Logistics start-up Loadshare raises funding from Stellaris Venture and Matrix Partners

Industry:    2018-04-10

Bengaluru-based logistics start-up Loadshare, which focuses largely on small and medium enterprises (SMEs), has raised an undisclosed amount of funding led by Stellaris Venture Partners and Matrix Partners India.

The company will use the fresh funding to strengthen its core leadership team, expand into new geographies, and to scale its technology base. As a part of the transaction, Alok Goyal, partner at Stellaris Venture Partners, will join the company’s board, the company said in a statement.

Loadshare offers technology solutions and operation management to SMEs working in the logistics sector. Its main focus is to help these companies develop an asset-light logistics service model, thereby helping them to expand their reach in terms of serviceable areas.

The start-up also offers first mile, line-haul, last mile deliveries and modular logistics software solutions to its business partners. It was founded by in 2017 by Raghu Talluri, Tanmoy Karmakar, Rakib Ahmed and Pramod Nair.

Loadshare currently operates in more than 3,500 pin codes across North East and East India, all four South Indian states, Rajasthan, Uttar Pradesh and key metros. According to Raghuram Talluri, chief executive of LoadShare, the company’s biggest customers include e-commerce firms, but it is also planning to expand more into the business-to-business (B2B) logistics segment.

“Our mission is to help SME logistics partners grow, while delivering great service levels, lowest cost and reach to our customers. It’s heartening to see many of our partners grow 10X and more in a short span of time, even in the logistically underserved parts of India. We intend to expand into B2B segment in addition to scaling up B2C” added Talluri.

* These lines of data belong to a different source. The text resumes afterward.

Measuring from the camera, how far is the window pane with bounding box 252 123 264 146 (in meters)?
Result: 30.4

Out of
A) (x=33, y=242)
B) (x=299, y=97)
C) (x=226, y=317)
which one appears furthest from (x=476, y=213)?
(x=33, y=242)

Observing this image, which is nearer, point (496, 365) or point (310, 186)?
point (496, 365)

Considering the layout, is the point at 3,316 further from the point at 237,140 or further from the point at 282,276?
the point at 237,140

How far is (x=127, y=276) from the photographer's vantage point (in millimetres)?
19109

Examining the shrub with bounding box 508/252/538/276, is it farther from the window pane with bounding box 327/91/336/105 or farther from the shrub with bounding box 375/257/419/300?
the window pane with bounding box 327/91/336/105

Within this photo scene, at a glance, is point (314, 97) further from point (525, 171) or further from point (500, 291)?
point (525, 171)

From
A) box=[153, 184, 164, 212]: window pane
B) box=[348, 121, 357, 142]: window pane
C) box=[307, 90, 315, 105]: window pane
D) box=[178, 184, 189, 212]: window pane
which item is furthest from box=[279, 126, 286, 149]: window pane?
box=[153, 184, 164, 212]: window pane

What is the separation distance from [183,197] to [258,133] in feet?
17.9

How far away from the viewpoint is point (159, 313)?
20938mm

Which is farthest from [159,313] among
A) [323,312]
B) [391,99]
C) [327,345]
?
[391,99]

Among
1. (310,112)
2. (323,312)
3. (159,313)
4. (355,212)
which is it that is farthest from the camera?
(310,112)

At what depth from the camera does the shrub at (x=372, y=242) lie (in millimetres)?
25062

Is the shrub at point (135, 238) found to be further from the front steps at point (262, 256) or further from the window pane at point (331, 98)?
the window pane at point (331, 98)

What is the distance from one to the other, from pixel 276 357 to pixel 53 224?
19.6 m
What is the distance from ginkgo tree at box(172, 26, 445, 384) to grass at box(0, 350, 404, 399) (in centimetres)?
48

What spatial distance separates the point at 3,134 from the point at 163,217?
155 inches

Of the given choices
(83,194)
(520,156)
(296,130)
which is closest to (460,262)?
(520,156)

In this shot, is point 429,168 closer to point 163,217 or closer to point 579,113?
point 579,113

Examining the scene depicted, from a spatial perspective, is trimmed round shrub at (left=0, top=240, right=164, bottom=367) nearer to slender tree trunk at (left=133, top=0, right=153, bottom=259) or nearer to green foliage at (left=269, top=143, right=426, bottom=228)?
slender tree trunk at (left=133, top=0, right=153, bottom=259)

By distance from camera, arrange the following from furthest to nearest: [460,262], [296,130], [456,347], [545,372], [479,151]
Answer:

“Loadshare is a unique opportunity to create an asset-less business in a massive, highly fragmented, inefficient and a capital-intensive industry. We believe the company is well positioned to integrate logistics service providers which have excess capacity but don’t have access to larger shippers, to build a high quality and low-cost delivery network, flexibly orchestrated through software,” said Goyal, partner at Stellaris Venture Partners.

Excluding the current round, the company had raised close to $1 million in seed funding earlier in May 2017, according to Talluri.

Over the past couple of years, investors have put money into several logistics start-ups, especially those which work on the technology end. Logistics companies Rivigo and Blackbuck have raised more than $170 million and more than $100 million, respectively.